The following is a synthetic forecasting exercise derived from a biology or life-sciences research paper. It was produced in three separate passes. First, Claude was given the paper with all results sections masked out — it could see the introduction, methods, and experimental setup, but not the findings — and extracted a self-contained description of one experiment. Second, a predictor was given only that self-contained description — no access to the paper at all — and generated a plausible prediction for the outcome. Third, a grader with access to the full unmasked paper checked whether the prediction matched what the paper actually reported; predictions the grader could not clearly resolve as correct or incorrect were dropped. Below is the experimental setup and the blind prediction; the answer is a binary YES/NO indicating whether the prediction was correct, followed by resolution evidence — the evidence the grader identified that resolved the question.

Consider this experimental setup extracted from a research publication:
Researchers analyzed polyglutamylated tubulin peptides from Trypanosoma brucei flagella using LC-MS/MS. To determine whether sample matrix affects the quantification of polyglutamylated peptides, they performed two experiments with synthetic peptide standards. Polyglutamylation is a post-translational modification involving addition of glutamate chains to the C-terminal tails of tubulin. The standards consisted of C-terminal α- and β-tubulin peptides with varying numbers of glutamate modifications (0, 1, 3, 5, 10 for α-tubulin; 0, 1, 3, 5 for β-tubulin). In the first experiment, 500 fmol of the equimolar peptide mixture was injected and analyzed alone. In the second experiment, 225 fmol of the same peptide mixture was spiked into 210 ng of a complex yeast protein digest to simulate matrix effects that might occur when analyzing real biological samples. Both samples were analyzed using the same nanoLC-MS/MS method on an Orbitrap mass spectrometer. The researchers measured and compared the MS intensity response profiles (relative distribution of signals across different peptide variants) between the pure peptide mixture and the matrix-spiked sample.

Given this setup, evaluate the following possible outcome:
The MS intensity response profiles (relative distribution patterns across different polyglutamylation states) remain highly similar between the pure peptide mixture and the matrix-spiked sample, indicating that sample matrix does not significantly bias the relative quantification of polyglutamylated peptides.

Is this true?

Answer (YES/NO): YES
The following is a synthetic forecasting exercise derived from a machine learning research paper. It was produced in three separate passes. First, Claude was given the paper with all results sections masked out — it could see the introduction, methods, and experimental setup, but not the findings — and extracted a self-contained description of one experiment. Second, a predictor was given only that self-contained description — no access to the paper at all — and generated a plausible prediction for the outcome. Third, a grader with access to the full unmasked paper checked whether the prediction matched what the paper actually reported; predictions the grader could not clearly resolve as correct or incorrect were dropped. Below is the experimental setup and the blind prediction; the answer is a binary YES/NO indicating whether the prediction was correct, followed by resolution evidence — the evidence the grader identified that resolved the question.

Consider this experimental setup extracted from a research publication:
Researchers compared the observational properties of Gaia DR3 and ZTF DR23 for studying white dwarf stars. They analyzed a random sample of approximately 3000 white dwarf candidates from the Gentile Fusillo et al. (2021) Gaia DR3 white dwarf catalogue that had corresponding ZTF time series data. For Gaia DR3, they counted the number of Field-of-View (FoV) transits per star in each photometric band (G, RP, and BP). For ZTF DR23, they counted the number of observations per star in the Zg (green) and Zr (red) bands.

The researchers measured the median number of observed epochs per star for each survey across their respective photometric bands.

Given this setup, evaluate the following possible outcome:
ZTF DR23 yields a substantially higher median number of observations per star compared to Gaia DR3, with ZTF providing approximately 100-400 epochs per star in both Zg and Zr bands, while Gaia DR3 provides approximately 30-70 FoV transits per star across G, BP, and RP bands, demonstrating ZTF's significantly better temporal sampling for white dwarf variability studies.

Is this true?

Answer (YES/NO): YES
━━━━
## PROMPT
Review the preceding data and report every line that includes the string "different".

## ANSWER TO THE PROBLEM
Researchers analyzed polyglutamylated tubulin peptides from Trypanosoma brucei flagella using LC-MS/MS. To determine whether sample matrix affects the quantification of polyglutamylated peptides, they performed two experiments with synthetic peptide standards. Polyglutamylation is a post-translational modification involving addition of glutamate chains to the C-terminal tails of tubulin. The standards consisted of C-terminal α- and β-tubulin peptides with varying numbers of glutamate modifications (0, 1, 3, 5, 10 for α-tubulin; 0, 1, 3, 5 for β-tubulin). In the first experiment, 500 fmol of the equimolar peptide mixture was injected and analyzed alone. In the second experiment, 225 fmol of the same peptide mixture was spiked into 210 ng of a complex yeast protein digest to simulate matrix effects that might occur when analyzing real biological samples. Both samples were analyzed using the same nanoLC-MS/MS method on an Orbitrap mass spectrometer. The researchers measured and compared the MS intensity response profiles (relative distribution of signals across different peptide variants) between the pure peptide mixture and the matrix-spiked sample.
The MS intensity response profiles (relative distribution patterns across different polyglutamylation states) remain highly similar between the pure peptide mixture and the matrix-spiked sample, indicating that sample matrix does not significantly bias the relative quantification of polyglutamylated peptides.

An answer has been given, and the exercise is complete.